Birmingham-based Griffin Claw microbrewery repurposed its distillery to full-time production of sanitizer.

The COVID-19 crisis does not constitute “normal times,” and so Griffin Claw has repurposed its distillery to full-time production of sanitizer.

The brewery shifted all distillery operations to sanitizer production following CDC and FDA guidelines. Griffin Claw was able to get as much as possible to the front lines and those in need. They also began giving a free bottle of hand sanitizer out with every carry-out order. Brewery officials point out that Griffin Claw was eventually able to produce enough to supply the state of Michigan, as well as help out some essential businesses and other businesses prepare to reopen with required sanitizer.

Griffin Claw and its 40 employees also worked with the Front Line Appreciation Group, dedicated to purchasing meals from restaurants to deliver to hospital workers.

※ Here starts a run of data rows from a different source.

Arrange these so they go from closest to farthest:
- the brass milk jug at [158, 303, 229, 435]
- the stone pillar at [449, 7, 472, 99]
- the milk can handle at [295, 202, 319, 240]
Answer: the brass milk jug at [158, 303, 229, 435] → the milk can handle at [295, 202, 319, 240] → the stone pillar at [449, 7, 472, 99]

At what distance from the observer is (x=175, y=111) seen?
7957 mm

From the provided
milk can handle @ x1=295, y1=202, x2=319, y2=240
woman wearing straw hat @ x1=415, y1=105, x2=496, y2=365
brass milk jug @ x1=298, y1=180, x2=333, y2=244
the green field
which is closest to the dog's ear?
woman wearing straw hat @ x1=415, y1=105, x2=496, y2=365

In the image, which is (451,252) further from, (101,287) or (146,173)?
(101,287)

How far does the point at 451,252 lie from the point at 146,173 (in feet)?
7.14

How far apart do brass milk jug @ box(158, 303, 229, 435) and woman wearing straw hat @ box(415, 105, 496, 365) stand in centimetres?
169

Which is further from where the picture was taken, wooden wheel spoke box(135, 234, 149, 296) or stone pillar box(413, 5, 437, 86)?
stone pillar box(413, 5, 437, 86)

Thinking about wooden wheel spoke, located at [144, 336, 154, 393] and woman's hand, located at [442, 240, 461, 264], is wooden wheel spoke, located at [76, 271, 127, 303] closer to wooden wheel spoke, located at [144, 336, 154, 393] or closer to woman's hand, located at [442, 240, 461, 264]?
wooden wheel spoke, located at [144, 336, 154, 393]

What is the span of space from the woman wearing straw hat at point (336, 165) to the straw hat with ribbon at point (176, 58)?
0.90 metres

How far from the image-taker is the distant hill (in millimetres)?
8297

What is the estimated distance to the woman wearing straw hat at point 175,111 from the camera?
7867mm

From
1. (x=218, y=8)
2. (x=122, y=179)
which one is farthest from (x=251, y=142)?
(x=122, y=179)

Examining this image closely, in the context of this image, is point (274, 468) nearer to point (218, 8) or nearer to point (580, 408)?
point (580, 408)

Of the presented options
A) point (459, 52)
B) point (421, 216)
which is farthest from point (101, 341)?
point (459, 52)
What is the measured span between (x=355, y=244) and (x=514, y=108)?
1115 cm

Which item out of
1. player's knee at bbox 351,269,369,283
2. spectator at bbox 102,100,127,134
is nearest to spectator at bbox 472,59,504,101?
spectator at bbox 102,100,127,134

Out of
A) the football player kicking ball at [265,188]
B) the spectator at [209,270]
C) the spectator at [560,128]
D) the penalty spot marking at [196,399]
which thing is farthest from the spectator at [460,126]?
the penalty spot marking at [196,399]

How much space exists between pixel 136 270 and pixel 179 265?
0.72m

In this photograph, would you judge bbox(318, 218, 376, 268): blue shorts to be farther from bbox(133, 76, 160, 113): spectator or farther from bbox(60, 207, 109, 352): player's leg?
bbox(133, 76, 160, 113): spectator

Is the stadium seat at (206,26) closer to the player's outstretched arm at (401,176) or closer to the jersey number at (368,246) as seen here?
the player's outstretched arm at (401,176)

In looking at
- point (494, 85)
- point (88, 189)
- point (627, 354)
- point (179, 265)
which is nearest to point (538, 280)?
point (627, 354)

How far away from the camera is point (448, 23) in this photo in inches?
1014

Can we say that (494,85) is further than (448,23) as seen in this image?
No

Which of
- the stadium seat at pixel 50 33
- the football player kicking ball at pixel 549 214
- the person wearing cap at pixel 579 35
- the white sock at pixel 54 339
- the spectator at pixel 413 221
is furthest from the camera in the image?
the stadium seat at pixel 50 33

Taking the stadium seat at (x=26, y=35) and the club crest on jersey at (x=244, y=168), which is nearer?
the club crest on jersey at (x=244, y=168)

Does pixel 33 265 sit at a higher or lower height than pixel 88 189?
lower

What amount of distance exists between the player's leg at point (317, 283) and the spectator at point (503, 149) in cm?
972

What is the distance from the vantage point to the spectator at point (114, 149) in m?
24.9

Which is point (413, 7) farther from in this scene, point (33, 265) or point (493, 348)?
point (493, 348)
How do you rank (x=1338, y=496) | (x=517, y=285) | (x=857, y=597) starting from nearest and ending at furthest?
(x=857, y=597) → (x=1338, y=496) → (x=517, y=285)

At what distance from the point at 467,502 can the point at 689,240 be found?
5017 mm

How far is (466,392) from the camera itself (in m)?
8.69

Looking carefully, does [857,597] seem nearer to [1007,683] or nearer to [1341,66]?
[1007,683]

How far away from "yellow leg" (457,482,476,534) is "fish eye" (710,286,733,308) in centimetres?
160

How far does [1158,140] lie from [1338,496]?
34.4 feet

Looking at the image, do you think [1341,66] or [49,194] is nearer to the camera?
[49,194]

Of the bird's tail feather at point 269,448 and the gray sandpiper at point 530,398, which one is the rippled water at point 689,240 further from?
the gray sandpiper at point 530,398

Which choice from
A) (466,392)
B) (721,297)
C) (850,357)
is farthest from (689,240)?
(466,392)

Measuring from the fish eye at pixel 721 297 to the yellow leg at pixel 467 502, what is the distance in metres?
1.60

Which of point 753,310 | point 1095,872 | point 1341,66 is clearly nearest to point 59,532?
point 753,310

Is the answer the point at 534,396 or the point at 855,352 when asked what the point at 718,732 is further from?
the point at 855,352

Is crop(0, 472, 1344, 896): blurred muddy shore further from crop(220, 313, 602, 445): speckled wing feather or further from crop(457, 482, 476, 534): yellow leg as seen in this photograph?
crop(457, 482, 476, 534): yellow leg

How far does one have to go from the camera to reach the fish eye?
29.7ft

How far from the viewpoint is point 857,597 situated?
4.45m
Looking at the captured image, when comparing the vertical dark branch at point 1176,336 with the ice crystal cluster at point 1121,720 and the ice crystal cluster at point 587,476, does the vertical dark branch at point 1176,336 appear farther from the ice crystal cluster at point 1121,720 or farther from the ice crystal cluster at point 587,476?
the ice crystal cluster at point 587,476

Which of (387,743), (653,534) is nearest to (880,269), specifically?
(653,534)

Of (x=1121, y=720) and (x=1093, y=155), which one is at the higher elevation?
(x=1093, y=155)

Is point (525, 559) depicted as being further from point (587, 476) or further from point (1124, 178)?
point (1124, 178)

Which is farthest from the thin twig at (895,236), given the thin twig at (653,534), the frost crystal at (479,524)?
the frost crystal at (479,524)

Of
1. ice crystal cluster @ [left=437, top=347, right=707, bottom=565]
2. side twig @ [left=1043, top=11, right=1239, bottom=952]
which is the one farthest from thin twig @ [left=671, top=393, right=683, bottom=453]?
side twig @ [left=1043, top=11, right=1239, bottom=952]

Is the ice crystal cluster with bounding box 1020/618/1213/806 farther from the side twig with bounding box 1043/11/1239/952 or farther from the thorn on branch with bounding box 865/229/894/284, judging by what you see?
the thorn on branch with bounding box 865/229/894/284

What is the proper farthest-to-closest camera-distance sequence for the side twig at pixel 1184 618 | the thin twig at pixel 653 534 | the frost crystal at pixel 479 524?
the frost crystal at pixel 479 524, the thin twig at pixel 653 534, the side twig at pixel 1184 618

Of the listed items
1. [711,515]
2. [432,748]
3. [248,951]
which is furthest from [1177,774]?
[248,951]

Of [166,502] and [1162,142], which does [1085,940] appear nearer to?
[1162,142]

“When we found a void we could fill and help, that was all the motivation we needed,” Griffin Claw Director Scott LePage said. “There was not a hesitation and we are very proud of how our people were able to see a necessity, switch gears, adapt to the situation and completely flip our operations to help.”

The Cabin
The Cabin is a pizzeria/bar that’s been serving Mt. Pleasant residents since 1934. Born the year after prohibition ended, it’s one of the oldest bars in the city.

When the COVID-19 pandemic hit Michigan and stay-at-home orders closed bars and restaurants to dine-in service, leaving delivery and carry-out as the only options, the 18-member staff decided they wanted to help and settled on helping the best way they knew how: with pizza.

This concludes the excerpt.